I never really accepted that kind of argumentation when engaging in debates with apologists regarding the problem of evil and I can't accept it here.

The problem is that, for basically everything, the Republican response has been to take money out of the hands of ordinary Americans and put it into the hands of the wealthy. At what point does uttering PRATTs like "tax cuts will stimulate the economy" and the equivalents for the minimum wage "raising minimum wages hurt workers" and "if the minimum wage was lower more people would have jobs because businesses could afford to hire you" mean that if the person is not malicious then they are ignorant or stupid?

To assume that experienced people, the heads of nationwide orgs, congresspeople, senators, governors, and the President himself are arguing for these kinds of things in good faith means assuming that they're fucking idiots. The Rank and File isn't whats driving this. It's coming from the people at the top. The people in the know. Mitch McConnell knows that tens of millions of people are going to lose healthcare if he gets that bill through. Many people will die as a result. Mitch McConnell is aware of this.

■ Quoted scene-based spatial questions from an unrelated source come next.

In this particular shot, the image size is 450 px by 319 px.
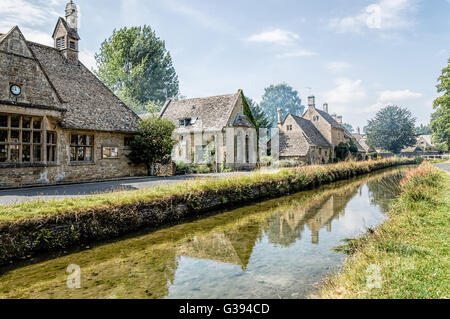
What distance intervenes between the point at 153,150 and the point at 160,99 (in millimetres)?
35258

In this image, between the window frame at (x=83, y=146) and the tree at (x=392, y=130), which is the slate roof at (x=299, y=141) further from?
the tree at (x=392, y=130)

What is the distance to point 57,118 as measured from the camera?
47.8 ft

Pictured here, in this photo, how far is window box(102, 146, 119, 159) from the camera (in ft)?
56.9

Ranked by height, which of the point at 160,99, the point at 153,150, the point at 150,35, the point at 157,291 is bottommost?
the point at 157,291

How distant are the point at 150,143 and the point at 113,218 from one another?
10412 millimetres

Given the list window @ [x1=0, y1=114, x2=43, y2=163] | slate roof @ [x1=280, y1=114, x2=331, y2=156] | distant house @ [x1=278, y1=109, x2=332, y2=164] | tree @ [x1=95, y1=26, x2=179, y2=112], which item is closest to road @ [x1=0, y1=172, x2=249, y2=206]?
window @ [x1=0, y1=114, x2=43, y2=163]

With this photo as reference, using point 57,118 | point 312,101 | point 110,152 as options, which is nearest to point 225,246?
point 57,118

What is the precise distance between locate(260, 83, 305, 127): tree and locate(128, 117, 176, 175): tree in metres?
86.6

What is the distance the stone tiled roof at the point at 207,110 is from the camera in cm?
2705

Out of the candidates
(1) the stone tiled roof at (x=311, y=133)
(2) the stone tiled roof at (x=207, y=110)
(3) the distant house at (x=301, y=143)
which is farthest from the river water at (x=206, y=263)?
(1) the stone tiled roof at (x=311, y=133)

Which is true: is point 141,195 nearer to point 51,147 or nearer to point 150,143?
point 51,147
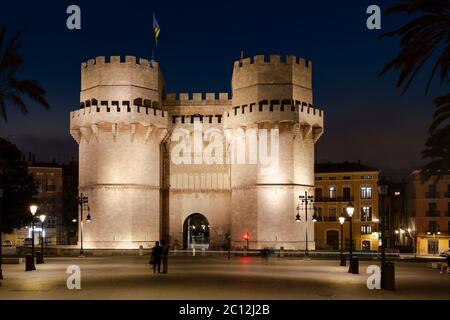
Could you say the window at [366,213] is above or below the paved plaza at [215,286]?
above

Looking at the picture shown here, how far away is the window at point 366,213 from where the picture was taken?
72.2m

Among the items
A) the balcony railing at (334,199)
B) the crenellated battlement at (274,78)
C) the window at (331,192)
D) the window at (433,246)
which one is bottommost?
the window at (433,246)

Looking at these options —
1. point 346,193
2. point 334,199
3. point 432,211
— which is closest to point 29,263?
point 334,199

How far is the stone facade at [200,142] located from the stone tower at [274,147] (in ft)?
0.24

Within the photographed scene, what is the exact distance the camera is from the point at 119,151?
51188 mm

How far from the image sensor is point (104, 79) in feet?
170

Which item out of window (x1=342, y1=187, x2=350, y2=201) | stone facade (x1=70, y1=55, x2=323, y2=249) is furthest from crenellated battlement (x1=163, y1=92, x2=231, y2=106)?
window (x1=342, y1=187, x2=350, y2=201)

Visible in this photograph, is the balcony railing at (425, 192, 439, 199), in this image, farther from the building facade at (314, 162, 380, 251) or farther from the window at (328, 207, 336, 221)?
the window at (328, 207, 336, 221)

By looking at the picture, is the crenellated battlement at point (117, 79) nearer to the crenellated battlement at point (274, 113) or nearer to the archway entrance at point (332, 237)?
the crenellated battlement at point (274, 113)

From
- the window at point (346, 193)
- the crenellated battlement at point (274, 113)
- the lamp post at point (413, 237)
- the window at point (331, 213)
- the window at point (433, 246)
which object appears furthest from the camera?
the window at point (346, 193)

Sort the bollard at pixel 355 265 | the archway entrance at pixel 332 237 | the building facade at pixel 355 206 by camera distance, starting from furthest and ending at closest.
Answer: the building facade at pixel 355 206
the archway entrance at pixel 332 237
the bollard at pixel 355 265

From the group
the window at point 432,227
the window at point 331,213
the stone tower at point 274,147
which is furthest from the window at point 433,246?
the stone tower at point 274,147
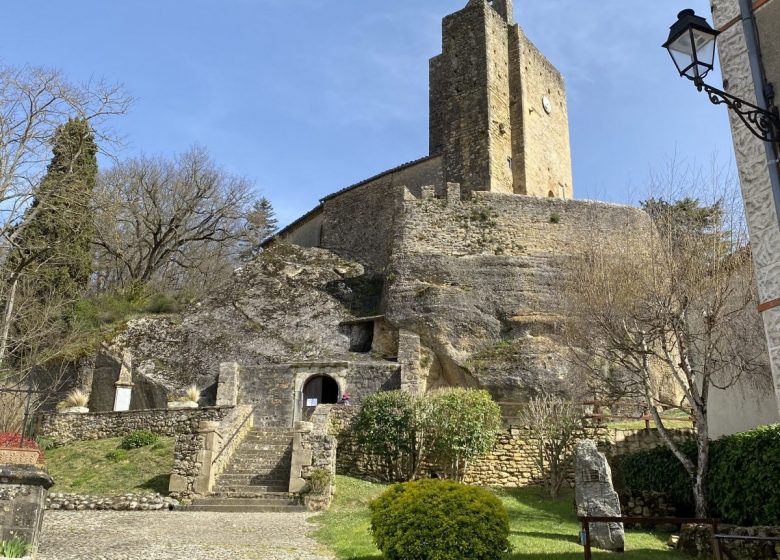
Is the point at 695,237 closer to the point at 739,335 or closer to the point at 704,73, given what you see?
the point at 739,335

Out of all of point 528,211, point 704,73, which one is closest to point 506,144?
point 528,211

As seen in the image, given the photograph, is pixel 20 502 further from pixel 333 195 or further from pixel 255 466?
pixel 333 195

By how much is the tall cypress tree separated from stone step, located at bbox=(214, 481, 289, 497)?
655 centimetres

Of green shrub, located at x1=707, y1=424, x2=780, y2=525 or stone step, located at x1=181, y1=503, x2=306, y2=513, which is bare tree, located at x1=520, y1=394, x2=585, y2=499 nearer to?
green shrub, located at x1=707, y1=424, x2=780, y2=525

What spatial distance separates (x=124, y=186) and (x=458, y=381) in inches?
867

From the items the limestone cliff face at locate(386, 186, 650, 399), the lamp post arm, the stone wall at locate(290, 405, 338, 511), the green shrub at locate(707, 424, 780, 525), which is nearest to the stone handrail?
the stone wall at locate(290, 405, 338, 511)

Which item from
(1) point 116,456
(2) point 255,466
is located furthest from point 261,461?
(1) point 116,456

Which side of the "conniving v stupid" line do you think the most powerful man in the senate, the longest serving senator in his states history, falls more closely?
 
Assuming you have evidence of prices rising (you don't, obviously, but let's just pretend for a few minutes that you do), how does this demonstrate that the "numbers don't work" as you put it? Seems to me they work just fine since businesses are finding ways to compensate for the rising wages.

This is just wishful thinking.

If a business can reduce costs without harming the product they do so whether or not costs are going up.

Note the bolded part, which begs the question: "Can they?"